Instead of wondering if student-athletes can pay taxes…

… a better question might be whether schools are prepared for this shot across the bow:

The House Ways and Means Committee, under the direction of chairman Dave Camp (R-Mich.), is circulating a draft of what could become a bill known as the Tax Reform Act of 2014. Under one provision, tax-exempt organizations – including, committee staffers say, nearly all public and private colleges and universities – would be subject to a 25% excise tax on compensation in excess of $1 million paid to any of its five highest-paid employees for any given tax year.

It’s not exactly chump change, either.  The non-partisan Joint Committee on Taxation estimates the excise-tax provision would increase tax revenues by $4 billion from 2014 through 2023.

Do I think it’ll pass?  Maybe not.  Do I think it will stir the already roiled waters the NCAA is attempting to navigate?  You tell me.

But the staffers are well aware of its potential impact on colleges and what they pay high-profile college coaches, who are among the nation’s top-paid and best-known public employees. And reflects growing skepticism about big-money college sports programs’ place at institutions that enjoy broad tax protections and whose donors gain tax benefits from their gifts.

“Large salaries at non-profit organizations beg the question: Are dollars really going to the core mission — whether that be charitable work, providing health care or educating students — or is that money serving another purpose?” committee communications director Sarah Swinehart said in an e-mail to USA TODAY Sports. “The draft is an opportunity to discuss whether or not the tax code should provide an incentive for multi-million dollar salaries at non-profits.”

When you start talking tax code, you start scaring the crap out of university administrators.

I hope somebody asks Emmert about tax code incentives at the Final Four presser.

25 Comments

Filed under It's Just Bidness, Political Wankery, The NCAA

25 responses to “Instead of wondering if student-athletes can pay taxes…

  1. Ed Kilgore

    Afraid the Tax Reform Act of 2014 ain’t going anywhere, for reasons that have nothing to do with this provision. But I won’t tell Emmert if you don’t.

    Like

    • Yeah, I know – Camp’s gone, his party won’t get near his bill, etc.

      But it’s got some potency in terms of sending a message to the NCAA that maybe Congress isn’t as friendly as Emmert and Co. would hope.

      Like

  2. Dog in Fla

    Just as I thought – false flag /salary cap/tax increase ops by people who hate the free market and have taken over/inhabited as a host the body of a Republican House Ways and Means Chairman so someone could read his lips. Otherwise this Bernie would face a primary challenge so he could spend more time with his family

    Like

  3. Spence

    God forbid non-profits are able to run themselves like a business where they can attract the smartest and brightest to help people in need. If that logic prevails, I look forward to the assault on doctors’ salaries. Shouldn’t they just want to heal people for the joy and sacredness state in their oath (sarcasm)?

> PROVIDED MATERIAL:

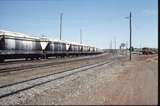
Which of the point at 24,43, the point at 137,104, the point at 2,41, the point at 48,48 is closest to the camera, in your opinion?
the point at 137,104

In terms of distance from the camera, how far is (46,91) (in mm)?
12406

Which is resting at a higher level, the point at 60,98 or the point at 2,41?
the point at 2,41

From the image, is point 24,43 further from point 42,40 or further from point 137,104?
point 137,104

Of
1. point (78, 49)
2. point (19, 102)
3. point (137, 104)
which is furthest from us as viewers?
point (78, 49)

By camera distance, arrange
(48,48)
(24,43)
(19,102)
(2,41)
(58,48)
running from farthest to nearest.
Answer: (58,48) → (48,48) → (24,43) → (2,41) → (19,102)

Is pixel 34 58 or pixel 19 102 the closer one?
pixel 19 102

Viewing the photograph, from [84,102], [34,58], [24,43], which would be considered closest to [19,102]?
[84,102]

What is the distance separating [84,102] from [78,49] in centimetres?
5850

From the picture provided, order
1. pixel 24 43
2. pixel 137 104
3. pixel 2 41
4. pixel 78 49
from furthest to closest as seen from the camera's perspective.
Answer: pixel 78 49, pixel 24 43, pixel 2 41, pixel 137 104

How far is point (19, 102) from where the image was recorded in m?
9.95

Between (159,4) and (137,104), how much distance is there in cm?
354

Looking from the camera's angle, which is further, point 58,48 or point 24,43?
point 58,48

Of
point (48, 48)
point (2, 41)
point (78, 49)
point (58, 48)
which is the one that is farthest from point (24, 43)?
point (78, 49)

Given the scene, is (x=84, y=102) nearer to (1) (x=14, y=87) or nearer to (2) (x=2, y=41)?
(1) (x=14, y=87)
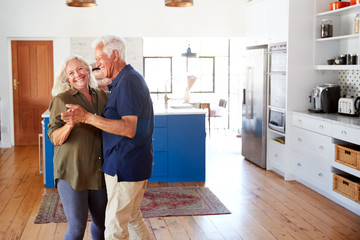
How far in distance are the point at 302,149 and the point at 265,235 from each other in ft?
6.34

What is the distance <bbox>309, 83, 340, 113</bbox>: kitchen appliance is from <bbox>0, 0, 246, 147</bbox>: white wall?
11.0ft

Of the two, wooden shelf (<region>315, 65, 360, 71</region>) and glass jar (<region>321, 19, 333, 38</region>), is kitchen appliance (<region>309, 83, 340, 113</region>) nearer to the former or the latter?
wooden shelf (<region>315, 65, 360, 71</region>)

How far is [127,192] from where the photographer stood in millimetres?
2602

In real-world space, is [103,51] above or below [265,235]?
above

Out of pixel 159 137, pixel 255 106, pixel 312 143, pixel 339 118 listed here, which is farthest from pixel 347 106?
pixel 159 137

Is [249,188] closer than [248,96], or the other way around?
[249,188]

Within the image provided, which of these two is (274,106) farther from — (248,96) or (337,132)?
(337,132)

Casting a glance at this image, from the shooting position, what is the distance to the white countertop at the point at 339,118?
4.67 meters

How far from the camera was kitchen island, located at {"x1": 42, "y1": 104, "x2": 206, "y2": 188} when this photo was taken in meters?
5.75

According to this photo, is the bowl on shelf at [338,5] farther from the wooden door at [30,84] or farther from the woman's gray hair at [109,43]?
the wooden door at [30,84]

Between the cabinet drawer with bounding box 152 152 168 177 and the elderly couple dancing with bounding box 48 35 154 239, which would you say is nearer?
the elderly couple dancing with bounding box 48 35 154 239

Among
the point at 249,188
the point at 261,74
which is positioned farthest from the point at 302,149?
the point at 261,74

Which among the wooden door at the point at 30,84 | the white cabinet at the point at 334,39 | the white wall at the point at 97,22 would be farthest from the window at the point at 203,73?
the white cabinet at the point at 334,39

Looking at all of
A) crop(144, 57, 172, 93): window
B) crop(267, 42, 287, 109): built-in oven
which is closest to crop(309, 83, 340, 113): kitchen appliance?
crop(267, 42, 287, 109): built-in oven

> WRITTEN REQUEST: Can you copy, word for word, the part of the excise-tax post starting at "2. Dog in Fla" and ending at "their oath (sarcasm)?"?

> SOLUTION TO THIS PROBLEM:
2. Dog in Fla

    Just as I thought – false flag /salary cap/tax increase ops by people who hate the free market and have taken over/inhabited as a host the body of a Republican House Ways and Means Chairman so someone could read his lips. Otherwise this Bernie would face a primary challenge so he could spend more time with his family

    Like

  3. Spence

    God forbid non-profits are able to run themselves like a business where they can attract the smartest and brightest to help people in need. If that logic prevails, I look forward to the assault on doctors’ salaries. Shouldn’t they just want to heal people for the joy and sacredness state in their oath (sarcasm)?